= TASKS =
• 1. Copy out word for word the part of the essay on Berlin that opens with the words containing "It is not a" and closes with "East and West.".
• 2. Carry on the essay about Berlin as a city of holes, picking up after its last sentence.

= PASSAGE PROVIDED =
Dismantling Berlin

It is not a new observation to say that Berlin is a city of holes. Since the
wall came down a long gash has rent the city, marking as an absence the
social, economic and psychological walls that remain between East and West.

But even before this, the city was filled with concrete manifestations of
absence. As in Tokyo, large sections of Berlin had to be rebuilt after
relentless bombing at the end of WWII. As I entered my own apartment
building yesterday, which stands next to a prewar relic still studded with
battle scars, it finally sunk in that even these walls represent a whole
physical history that was destroyed, with lives and stories attached like

“Die ganze Berlin ist eine Baustelle.” (“The whole of Berlin is a
construction site.” Forgive me if I get a pronoun wrong.) You hear this all
the time. And see it as well. Yesterday I walked down Friedrich Strasse
from Unter den Linden to Oranien Strasse. After strolling down canyons of
scaffolding, past project after incomplete project, you have to make a
detour around the hole that now stands, or rather sinks, where “Checkpoint
Charlie” used to be. The future site of an American business center, it’s
now a gray swamp filled with giant drills, caterpillar tractors, and pile
drivers. Men in yellow rubberized suits scurry about, splattered head to
toe with gray mud, negotiating the operation of the tremendous, violent
machines. They are laying the foundation, filling the holes from the ground
up, reclaiming history as they drive a new structure into the earth.

= STORED ROWS =
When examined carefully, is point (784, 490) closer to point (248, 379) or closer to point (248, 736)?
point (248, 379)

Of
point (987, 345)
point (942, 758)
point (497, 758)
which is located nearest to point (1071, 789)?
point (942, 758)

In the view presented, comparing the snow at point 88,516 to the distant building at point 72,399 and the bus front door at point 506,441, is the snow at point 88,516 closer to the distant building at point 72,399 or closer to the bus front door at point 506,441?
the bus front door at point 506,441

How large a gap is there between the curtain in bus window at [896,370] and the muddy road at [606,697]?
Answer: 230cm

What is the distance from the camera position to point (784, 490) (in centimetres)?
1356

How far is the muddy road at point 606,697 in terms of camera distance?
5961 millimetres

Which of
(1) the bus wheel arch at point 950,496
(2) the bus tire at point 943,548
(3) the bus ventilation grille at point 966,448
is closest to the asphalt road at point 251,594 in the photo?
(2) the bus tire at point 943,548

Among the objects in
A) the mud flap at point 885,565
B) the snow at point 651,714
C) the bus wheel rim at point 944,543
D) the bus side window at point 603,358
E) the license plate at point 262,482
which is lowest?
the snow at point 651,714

= RESPONSES FOR EACH TASK =
• 1.
It is not a new observation to say that Berlin is a city of holes. Since the
wall came down a long gash has rent the city, marking as an absence the
social, economic and psychological walls that remain between East and West.

• 2.
I was reminded of “Topographie des Terrors,” a quasi-museum outlining the
history of the Third Reich that occupies what was once the Gestapo
headquarters. This ruin/memorial, where the “Final Solution” was planned,
makes clear the fact that the holes are more than mere superficial scars.
They extend deep beneath the crust, into subterranean torture chambers and
secret rooms.

At Oranien Strasse I caught a bus headed East, but had to get off at Moritz
Platz due to construction. So I continued on foot through the Turkish heart
of Kreutzberg, past NGBK (New Society for Pictorial Art), a state-funded
gallery showing contemporary black and white photographs of the
Concentration Camps: barbed wire fences in the fog, bunkers covered in
snow, ovens.

Much later, I went with some friends to a club in Mitte (a district of East
Berlin) called Toaster. To get there we shared a cab through another zone
of postwar reconstruction, across the lovely socialist civic arena of
Alexander Platz, and into a part of the city that has remained largely
unchanged since Bismarck. In the last three or four years Mitte has
undergone a “Yuppizierung” (yuppification) not unlike what went down in
SoHo in the early Eighties, but architecturally it remains pretty much as
it was before the bombs fell.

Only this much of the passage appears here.